→ **Written problem**
Lay out the entries from the line containing "How great a" through the end of the entries, both ends included, as a two-column CSV with the headers "prompt" and "response". Give one row per entry, putting its text and its answer each in a single quoted field, with any line breaks replaced by spaces.

→ **Materials provided**
** Begin **

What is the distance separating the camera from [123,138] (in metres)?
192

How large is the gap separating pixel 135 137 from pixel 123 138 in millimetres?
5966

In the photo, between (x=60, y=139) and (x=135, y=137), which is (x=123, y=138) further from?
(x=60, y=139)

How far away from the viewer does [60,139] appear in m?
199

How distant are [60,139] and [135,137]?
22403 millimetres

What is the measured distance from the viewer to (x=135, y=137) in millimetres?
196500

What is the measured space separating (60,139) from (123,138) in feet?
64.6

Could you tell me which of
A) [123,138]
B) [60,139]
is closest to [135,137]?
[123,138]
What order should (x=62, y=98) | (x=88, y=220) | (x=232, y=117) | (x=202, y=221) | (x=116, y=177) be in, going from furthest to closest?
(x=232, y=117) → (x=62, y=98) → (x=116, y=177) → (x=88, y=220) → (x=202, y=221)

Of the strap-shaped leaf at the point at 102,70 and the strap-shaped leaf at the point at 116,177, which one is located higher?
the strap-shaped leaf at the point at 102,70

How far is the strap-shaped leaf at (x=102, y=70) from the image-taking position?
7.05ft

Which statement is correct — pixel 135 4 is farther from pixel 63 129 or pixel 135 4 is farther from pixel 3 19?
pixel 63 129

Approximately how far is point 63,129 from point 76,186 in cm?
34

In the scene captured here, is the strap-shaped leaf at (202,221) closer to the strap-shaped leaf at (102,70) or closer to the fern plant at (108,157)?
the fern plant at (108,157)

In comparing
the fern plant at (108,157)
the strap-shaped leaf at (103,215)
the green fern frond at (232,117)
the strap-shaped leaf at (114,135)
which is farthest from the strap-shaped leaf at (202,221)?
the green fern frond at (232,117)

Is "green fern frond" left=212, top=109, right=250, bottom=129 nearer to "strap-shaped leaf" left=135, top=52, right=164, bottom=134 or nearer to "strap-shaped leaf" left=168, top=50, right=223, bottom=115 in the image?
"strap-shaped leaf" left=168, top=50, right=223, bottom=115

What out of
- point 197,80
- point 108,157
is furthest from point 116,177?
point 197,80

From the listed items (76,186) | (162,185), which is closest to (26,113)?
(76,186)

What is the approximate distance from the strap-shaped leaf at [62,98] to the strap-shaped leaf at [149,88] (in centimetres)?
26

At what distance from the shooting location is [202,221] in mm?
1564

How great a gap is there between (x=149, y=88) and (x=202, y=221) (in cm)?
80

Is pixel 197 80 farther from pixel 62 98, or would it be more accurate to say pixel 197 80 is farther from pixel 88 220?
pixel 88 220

** End **

→ **Result for this task**
prompt,response
"How great a gap is there between (x=149, y=88) and (x=202, y=221) (in cm)?","80"
"Is pixel 197 80 farther from pixel 62 98, or would it be more accurate to say pixel 197 80 is farther from pixel 88 220?","pixel 88 220"